Businesses across the country said banks have tightened their lending standards since last month’s banking crisis, according to an economic survey from the Federal Reserve released Wednesday.
Overall economic activity held steady in recent weeks, with nine of the central bank’s 12 regional districts reporting no change, or slight growth; and three others reporting modest gains. The report captures the effects of last month’s banking turbulence on businesses and banks themselves.
“Lending volumes and loan demand generally declined across consumer and business loan types,” the Fed said in its periodic compilation of business survey responses, known as the Beige Book. “Several Districts noted that banks tightened lending standards amid increased uncertainty and concerns about liquidity,” according to the economic summary.
Consumer spending, manufacturing activity and construction activity were either flat or down slightly this spring, businesses said. Tourism activity was a bright spot in recent weeks, with several firms reporting a notable pick-up.
Conditions in the jobs market improved; fewer businesses reported mass layoffs and more businesses said it has become easier to hire and that employee retention has improved. That coincides with government figures showing that the US labor market has lost some steam recently, though it remains strong. Some firms also said that the pace of price increases has slowed.
A tightening in credit conditions was perhaps the biggest change reflected in the latest Beige Book report. The collapse of Silicon Valley Bank and Signature Bank underpinned the worst banking crisis since the Great Recession, prompting swift action from regulators to quell fears of additional bank runs. While those concerns have largely subsided, many economists feared it would make it harder to access credit.
“Such a tightening in financial conditions would work in the same direction as rate tightening,” Fed Chair Jerome Powell said at a news conference last month after officials voted to raise the central bank’s benchmark lending rate by a quarter point, the ninth rate hike in a row.
Banking crisis fallout
Several small and midsize banks in the New York Fed’s district reported “widespread declines in loan demand across all loan segments.” Several bankers in the Cleveland Fed’s district said that customers have reached out to ask if their deposits were safe.

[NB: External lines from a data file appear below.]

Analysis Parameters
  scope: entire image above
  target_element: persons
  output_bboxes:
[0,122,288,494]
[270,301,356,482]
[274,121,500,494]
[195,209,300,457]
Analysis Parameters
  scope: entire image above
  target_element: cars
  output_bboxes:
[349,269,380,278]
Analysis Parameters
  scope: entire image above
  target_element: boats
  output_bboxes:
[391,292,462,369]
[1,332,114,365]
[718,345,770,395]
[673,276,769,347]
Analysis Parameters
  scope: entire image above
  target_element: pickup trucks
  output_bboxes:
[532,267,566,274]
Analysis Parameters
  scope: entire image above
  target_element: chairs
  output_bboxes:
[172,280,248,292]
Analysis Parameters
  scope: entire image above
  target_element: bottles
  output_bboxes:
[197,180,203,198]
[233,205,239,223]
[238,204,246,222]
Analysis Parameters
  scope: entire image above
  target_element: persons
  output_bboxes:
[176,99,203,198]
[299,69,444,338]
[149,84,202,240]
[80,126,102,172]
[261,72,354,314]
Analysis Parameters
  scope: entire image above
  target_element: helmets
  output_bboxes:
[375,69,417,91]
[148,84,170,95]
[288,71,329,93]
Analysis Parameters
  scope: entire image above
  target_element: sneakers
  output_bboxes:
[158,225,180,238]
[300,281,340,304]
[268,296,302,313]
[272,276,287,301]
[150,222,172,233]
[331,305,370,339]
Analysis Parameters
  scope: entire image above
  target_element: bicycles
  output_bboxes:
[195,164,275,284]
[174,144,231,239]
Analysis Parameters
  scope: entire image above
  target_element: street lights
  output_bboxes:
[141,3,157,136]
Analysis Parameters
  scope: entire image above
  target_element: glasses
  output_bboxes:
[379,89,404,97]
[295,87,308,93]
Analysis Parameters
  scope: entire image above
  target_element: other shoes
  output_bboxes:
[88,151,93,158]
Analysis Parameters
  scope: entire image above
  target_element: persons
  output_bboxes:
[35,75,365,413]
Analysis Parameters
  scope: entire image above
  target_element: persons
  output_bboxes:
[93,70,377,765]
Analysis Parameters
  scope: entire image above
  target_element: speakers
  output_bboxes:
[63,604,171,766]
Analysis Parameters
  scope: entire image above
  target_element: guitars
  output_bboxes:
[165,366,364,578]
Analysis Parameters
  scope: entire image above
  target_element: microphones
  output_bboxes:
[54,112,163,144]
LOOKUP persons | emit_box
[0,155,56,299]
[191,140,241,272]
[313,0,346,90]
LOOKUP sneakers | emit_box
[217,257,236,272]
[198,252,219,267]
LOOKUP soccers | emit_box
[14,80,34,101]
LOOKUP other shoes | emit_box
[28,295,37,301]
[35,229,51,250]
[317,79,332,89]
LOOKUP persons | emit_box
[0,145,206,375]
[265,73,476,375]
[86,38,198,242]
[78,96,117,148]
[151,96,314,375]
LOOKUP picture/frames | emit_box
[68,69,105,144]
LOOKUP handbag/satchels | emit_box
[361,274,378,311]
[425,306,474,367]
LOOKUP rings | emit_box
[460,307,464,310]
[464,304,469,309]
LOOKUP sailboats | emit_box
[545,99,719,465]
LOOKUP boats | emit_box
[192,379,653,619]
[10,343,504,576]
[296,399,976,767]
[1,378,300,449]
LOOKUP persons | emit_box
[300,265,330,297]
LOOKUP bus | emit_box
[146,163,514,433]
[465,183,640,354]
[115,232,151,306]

Other banks in the Richmond Fed’s district reported higher inflows of deposits following the collapse of Silicon Valley Bank, the report said. One large bank in the Chicago Fed’s district that also saw new deposits since the banking crisis said it was “uncertain whether the deposits would stick once there was more clarity about the health of smaller banks.”
One bank in the Memphis area also said that it saw a pickup in deposits from residents who had deposits “in distressed West Coast banks.”
In the San Francisco Fed’s district, where SVB was headquartered before it was taken over, accessing credit became notably tough. That uncertainty, coupled with higher borrowing costs, meant that planned projects across industries were either delayed or canceled, according to the report.
“Lending standards tightened notably, and several depository institutions opted to reduce loan volumes, especially for new clients, despite reporting ample liquidity,” the report said.
Other data shows a similar sentiment among consumers. The New York Fed’s latest Survey of Consumer Expectations showed that the share of respondents reporting that it’s harder to obtain credit from a year earlier climbed to its highest level on records dating back to 2013.
Still, consumer sentiment overall remains largely unaffected by March’s banking tumult, according to the University of Michigan’s latest reading.
The Federal Reserve releases a quarterly survey of senior loan officers from up to 80 large domestic banks and 24 US branches of foreign banks, which will offer additional insight into how credit conditions have shaped up since the meltdown in the banking sector. The survey for the first quarter, which would capture last month’s banking stresses, will be released in May.